Non è forse che per iniziare ad affrontare di petto il tema dell’Europa politica dovremmo guardare a est? Alle proteste studentesche in Serbia, alle piazze in Georgia, alle storie potenti come quella di Maria Zaitseva, simbolo delle proteste in Bielorussia contro Lukashenko, morta il giorno dopo aver compiuto 24 anni combattendo in Ucraina come volontaria nel battaglione della Legione Internazionale.

Tante questioni restano aperte. 

Scegliamo intanto di fare un salto in Ucraina assieme al giornalista Ivan Grozny che ci offre tanti frame, immagini, a partire da quanto ha potuto vedere nei suoi tre anni di viaggi. 

https://www.instagram.com/groznyivan/#

https://www.facebook.com/ivangroznycompasso

Tanti aspetti di ieri, oggi e domani dell’Ucraina ci aprono più domande che risposte. Osservare direttamente, essere attenti e curiosi a quel che accade in maniera libera, forse è così che nel tempo della non linearità, come afferma la fisica quantistica, possiamo affrontare il nostro presente. 

Note

La chiacchierata che abbiamo fatto con Ivan Grozny è stata ampia. Per proporvela l’abbiamo organizzata in due parti.

PRIMA PARTE: Inizio – Oggi – Putin? No grazie – Europa vista dall’Est – Occupazione – Villaggi – Personaggi: la sindaca – Personaggi: Olga – Le mine – Personaggi: le sminatrici – Personaggi: il capo militare georgiano

SECONDA PARTE: Solidarietà interna – Religione – Personaggi: il cappellano – Discussioni ed influencer – Dopo Zelensky: intanto vivere, poi ricostruire – La guerra non ha regole – Dentro il paese – Odessa. 

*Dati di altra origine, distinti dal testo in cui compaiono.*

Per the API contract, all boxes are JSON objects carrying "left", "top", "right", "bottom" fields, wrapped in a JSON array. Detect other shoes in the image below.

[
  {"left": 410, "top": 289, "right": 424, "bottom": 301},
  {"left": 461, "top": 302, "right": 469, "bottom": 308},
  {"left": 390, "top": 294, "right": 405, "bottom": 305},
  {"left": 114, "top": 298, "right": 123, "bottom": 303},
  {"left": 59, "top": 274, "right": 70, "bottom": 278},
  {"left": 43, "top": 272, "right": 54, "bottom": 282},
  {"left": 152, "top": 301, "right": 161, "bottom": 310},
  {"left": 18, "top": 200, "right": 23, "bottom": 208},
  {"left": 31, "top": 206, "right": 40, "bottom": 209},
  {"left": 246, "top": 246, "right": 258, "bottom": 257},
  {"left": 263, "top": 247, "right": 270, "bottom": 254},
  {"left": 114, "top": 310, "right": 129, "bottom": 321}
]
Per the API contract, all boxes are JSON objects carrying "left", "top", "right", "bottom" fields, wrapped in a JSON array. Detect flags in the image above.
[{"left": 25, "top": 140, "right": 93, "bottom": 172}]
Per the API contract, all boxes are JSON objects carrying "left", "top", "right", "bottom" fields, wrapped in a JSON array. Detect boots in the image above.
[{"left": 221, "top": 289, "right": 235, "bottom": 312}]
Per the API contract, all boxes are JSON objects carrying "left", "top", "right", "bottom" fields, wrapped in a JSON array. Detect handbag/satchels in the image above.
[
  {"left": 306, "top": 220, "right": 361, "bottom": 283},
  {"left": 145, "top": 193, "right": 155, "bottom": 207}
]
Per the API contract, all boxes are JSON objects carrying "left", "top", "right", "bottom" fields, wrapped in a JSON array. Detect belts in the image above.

Per comodità di fruizione abbiamo organizzato l’articolo in due audio e con una galleria fotografica potete vedere le foto scattate da Ivan. Prima di iniziare un paio di frammenti che ci hanno colpito:

“Nel piccolo paese di Partyzans’ke nell’oblast di Mykolaiv c’è, da quando è scoppiata la guerra, una donna sindaca. Come accade spesso nelle guerre le donne prendono il posto degli uomini in spazi prima preclusi e spesso sono le donne a fare lavori militari come sminare un campo minato. In Ucraina ci sono migliaia di mine e chissà quanto ci metteranno a toglierle, chi smina sono donne che con macchinari blindati vanno nei campi per togliere dal terreno quelle mine ben conficcate dai droni e che quando scoppiano, il volante del blindato lo devono tenere forte. La guerra cambia il fisico delle donne, ce lo racconta Aleksievic, nel libro ‘La guerra non ha un volto di donna’, di donne di un’altra epoca, che caricando pesi, facendo uno sforzo tale che ‘l’organismo era a tal punto cambiato dalla fatica e dallo stress che per tutta la guerra non siamo più state donne’.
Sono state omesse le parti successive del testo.